Rating: 7.8
Country: France
Release Date: 2002
Record Label: Debemur Morti Productions
Track list:
1. Hollow Contact 06:43
2. Mescalyne 05:37
3. Maze of Torment 04:57
4. Revelations 05:41
Total playing time 22:58
Band Website: Spektr |
Spektr - Mescalyne

kl.K. - drums, vocals, samples, programming
Hth - guitars, bass, vocals, samples, programming
The French alchemists of the stupidly named Spektr seem to see black metal as more of a science than a form of music. For a reference point, imagine the smoldering debris of Thorns and The Work Which Transforms God-era Blut aus Nord orbiting around a black hole of planet-eating industrial black ambience. Alright, have you visualized that? Now imagine that black hole being stretched into infinity by the tidal forces of a larger black hole; then that black hole being swallowed by an even bigger, meaner black hole, and so on. Mescalyne achieves a level of weirdness that can be seen as the musical equivalent of dividing by zero, if you will.
Layers of programming and sampling dominate the majority of this EP, with the actual instruments restricted to polyrhythmic brickshitting. Much like the previously mentioned Thorns, the guitar tone's distorted into an abrasive blur that seems to exist in shards rather than a singular presence, prancing in angular stop/start patterns upon amorphous time signatures with as many skanky (yet somehow strangely compelling) drum 'n bass breaks as blastbeats. All of this is shrouded in ambient fuzz, stumbling keys and creaking spoken word passages to form a mathematical and generally fragmented whole that I could imagine Xenu listening to. Mescalyne seems to sit in the same league as recent Deathspell Omega and Blut aus Nord releases in that it's an obscure concoction rife with ruthless atonalities and ambient smudges, so if you're looking for melody, just go away right now. We don't take kindly to your type 'round these parts.
Unlike Deathspell Omega, however, Mescalyne's structural spontaneity and density doesn't seem to serve the purpose of achieving some absurd apex of extremity. Even during Spektr's most blasting moments, that seething, digital guitar sound is more skin-crawling, hair-raising, and various other [body part]-[verb] idioms than physically oppressive; there's always a lingering feeling some door will fly open revealing a fat guy in a fursuit blowing an old man like that one part in The Shining, which just seemed baffling and stupid at first, but years later turned out to be the only scene of the movie that burned itself into your retinas.
A few hours after hearing this, I challenge you to remember what you heard. You'll probably remember your initial reaction, whether you wanted to piss yourself or race around neo-France on a futuristic motorcycle (or both), but good luck trying to reenact Spektr's antics in your head.

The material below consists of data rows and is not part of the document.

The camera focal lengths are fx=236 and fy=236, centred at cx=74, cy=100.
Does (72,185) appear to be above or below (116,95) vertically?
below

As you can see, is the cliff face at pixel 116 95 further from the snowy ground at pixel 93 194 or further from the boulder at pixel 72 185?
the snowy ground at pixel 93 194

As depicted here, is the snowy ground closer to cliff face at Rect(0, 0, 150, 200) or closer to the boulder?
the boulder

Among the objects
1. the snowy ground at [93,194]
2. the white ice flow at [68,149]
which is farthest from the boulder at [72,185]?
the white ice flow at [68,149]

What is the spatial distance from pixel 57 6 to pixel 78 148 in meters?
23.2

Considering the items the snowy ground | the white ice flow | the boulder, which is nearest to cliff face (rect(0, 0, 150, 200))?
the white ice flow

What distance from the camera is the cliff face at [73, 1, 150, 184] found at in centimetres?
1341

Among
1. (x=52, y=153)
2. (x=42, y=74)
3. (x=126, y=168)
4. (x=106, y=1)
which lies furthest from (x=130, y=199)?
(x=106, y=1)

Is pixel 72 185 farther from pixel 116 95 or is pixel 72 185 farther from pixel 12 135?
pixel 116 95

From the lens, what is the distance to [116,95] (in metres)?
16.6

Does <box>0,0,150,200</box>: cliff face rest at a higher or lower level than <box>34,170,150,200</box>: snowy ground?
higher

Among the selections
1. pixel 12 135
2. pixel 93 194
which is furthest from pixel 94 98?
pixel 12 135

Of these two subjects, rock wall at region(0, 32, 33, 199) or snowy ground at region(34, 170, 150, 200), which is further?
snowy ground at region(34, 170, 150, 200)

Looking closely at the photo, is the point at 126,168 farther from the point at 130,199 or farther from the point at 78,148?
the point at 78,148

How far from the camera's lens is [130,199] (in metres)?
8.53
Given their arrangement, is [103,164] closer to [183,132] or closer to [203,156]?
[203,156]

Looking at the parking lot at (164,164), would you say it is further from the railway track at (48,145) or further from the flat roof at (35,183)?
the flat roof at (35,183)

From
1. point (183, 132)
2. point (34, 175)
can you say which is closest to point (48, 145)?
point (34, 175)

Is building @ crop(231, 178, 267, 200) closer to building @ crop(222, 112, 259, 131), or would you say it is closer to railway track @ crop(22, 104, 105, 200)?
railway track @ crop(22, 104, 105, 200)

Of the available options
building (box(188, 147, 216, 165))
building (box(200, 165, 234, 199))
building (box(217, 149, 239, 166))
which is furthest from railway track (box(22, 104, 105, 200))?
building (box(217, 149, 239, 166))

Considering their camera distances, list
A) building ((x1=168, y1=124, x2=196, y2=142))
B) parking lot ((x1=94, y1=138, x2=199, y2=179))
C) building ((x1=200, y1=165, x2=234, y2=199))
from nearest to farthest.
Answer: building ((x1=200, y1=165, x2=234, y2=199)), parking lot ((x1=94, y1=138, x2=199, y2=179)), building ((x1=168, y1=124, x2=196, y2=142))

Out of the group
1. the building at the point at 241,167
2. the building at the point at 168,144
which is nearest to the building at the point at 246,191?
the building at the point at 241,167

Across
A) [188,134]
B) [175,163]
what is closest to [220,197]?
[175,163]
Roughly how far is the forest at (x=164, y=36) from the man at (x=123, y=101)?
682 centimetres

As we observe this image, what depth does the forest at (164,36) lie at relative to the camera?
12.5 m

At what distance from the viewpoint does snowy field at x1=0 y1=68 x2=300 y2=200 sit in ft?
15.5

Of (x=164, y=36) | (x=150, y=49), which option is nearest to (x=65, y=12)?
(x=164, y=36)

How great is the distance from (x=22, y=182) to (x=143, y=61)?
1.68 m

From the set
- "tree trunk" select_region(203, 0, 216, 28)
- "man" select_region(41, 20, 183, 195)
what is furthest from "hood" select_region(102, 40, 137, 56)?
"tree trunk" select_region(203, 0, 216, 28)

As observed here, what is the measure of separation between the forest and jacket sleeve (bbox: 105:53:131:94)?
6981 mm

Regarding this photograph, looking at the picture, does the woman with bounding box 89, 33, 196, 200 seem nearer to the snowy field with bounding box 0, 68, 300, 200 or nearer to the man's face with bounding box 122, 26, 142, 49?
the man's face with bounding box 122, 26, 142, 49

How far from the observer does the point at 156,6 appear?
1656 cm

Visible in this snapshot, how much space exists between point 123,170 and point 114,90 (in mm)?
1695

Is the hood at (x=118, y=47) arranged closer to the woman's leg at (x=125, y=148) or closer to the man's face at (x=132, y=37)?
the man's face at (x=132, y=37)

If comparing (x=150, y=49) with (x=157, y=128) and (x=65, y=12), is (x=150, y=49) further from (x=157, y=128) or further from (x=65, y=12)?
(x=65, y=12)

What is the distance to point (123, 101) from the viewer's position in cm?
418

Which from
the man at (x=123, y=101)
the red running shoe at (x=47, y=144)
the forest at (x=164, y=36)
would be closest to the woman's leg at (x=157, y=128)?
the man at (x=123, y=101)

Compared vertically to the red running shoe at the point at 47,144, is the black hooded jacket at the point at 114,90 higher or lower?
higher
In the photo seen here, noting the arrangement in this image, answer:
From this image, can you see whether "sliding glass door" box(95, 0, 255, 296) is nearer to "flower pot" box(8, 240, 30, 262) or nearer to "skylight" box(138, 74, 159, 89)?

This means the EP is hugely replayable, but for all its chromatic sheen and complexities, it suffers a bit from lack of structural stability. The band would probably argue that's intentional, so take from this what you will.
So, is Mescalyne a challenging, cerebral piece of black art, or pseudo-intellectual wank? Let's ask Spektr's press release.
"This should not be seen as a gathering of two humans playing music, for it doesn't simply stand for "music," but a real communication between an incarnated being and vibrations coming from a non-manifested paradigm where the essence of what has suffered thousands of incarnations and names wanders eternally through the halls of it's[sic] last breath."
Umm, quite. So probably a little of A and a little of B. Still, I couldn't care less; whatever it is, it gets under my skin and draws me into the best hallucinogenic cyberpunk horror film never directed. Fuck, I ended my first paragraph with "if you will"; if you're still with me, you should probably just hear this.